Stored entries

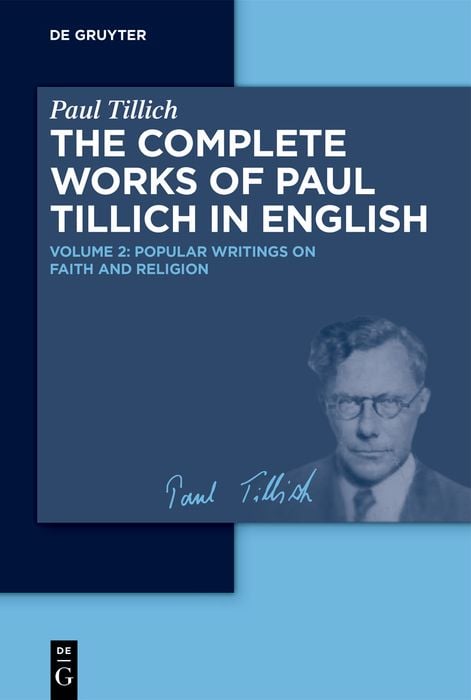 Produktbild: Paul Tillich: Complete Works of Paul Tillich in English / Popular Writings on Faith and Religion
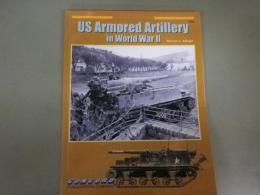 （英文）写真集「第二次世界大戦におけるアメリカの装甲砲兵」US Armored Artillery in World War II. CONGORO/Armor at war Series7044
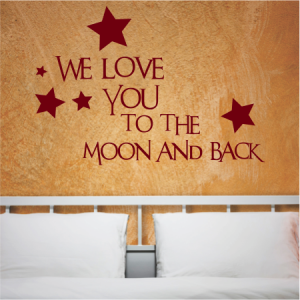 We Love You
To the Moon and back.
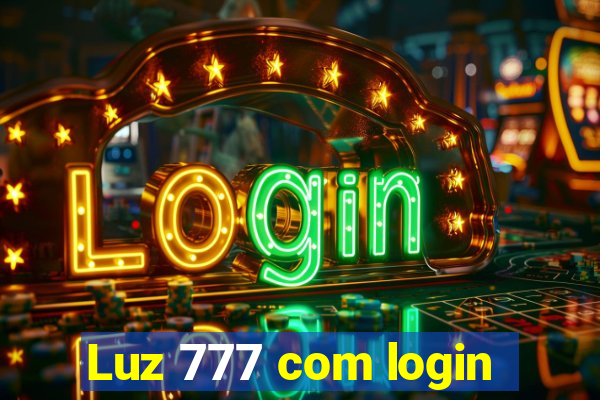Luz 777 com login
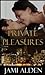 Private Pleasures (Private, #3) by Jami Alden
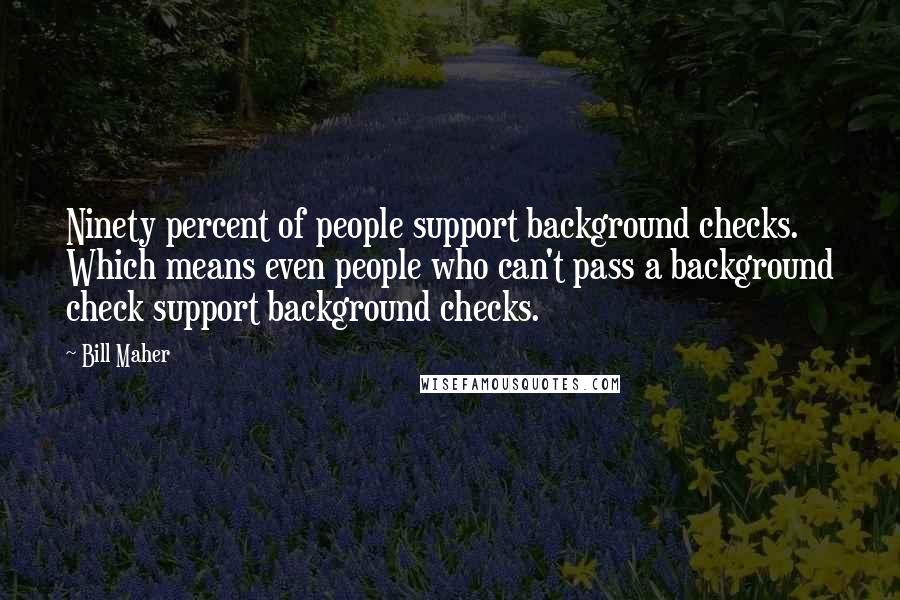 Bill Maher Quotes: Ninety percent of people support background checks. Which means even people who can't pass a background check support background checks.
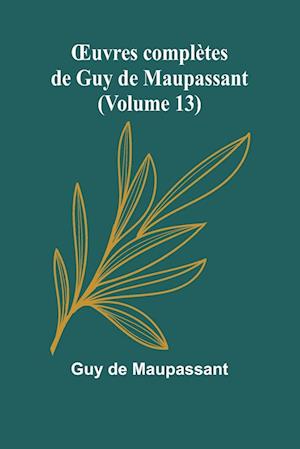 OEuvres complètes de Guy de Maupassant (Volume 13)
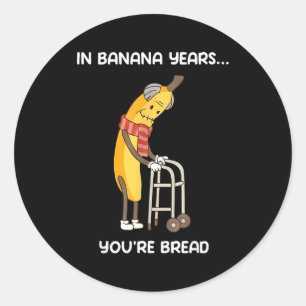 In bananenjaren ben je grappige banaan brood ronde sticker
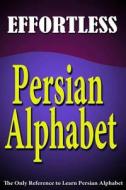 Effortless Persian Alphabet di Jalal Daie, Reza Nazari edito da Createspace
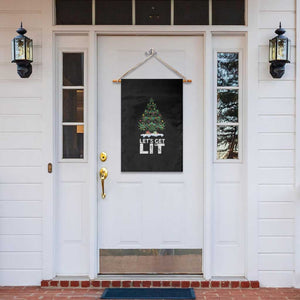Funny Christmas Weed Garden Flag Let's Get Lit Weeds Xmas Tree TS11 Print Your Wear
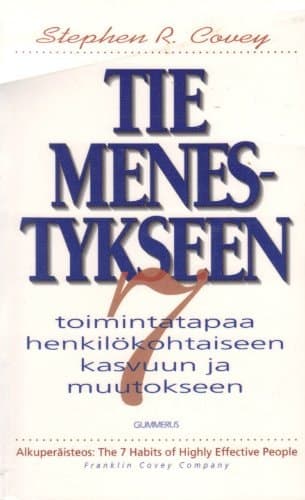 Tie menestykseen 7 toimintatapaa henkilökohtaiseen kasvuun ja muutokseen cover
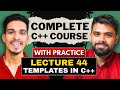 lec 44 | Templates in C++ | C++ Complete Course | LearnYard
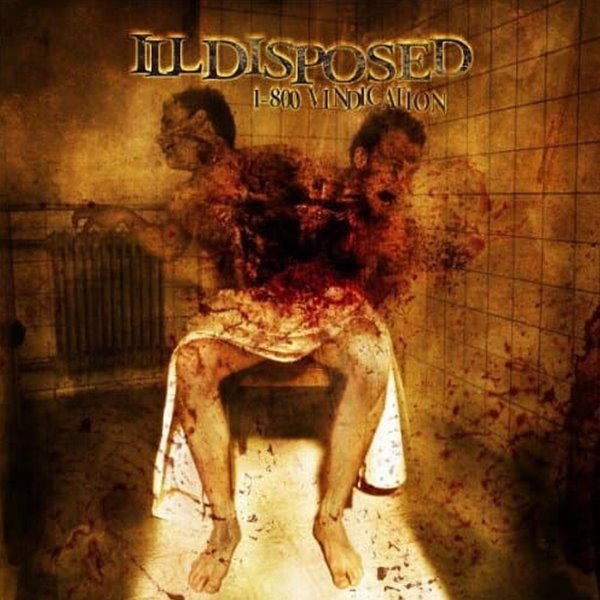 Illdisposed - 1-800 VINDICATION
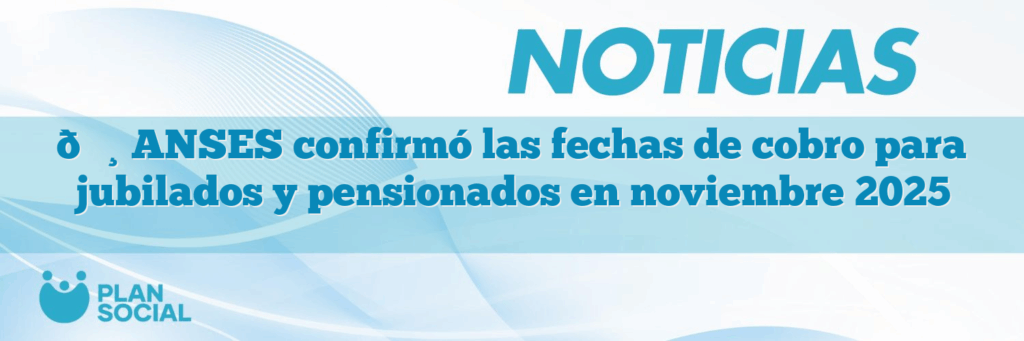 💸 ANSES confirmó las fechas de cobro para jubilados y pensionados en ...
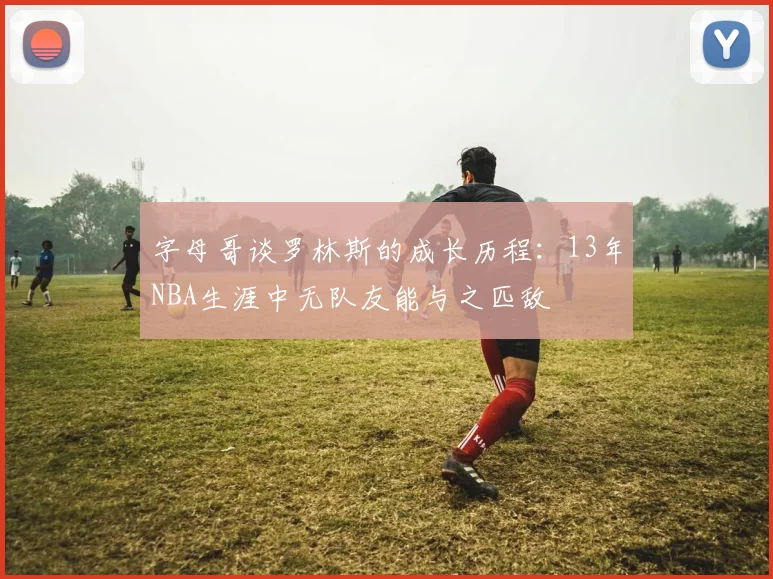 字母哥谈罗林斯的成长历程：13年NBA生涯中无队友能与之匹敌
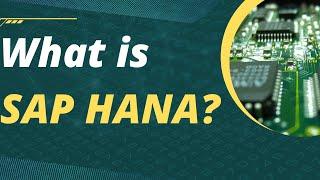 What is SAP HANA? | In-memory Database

*What needs to be done*
Set down word for word every line from the one containing "Illdisposed - 1-800 VINDICATION" through the last line of the records above, both ends included. Leave out the pictures.

*Reply*
 Illdisposed - 1-800 VINDICATION
 💸 ANSES confirmó las fechas de cobro para jubilados y pensionados en ...
 字母哥谈罗林斯的成长历程：13年NBA生涯中无队友能与之匹敌
 What is SAP HANA? | In-memory Database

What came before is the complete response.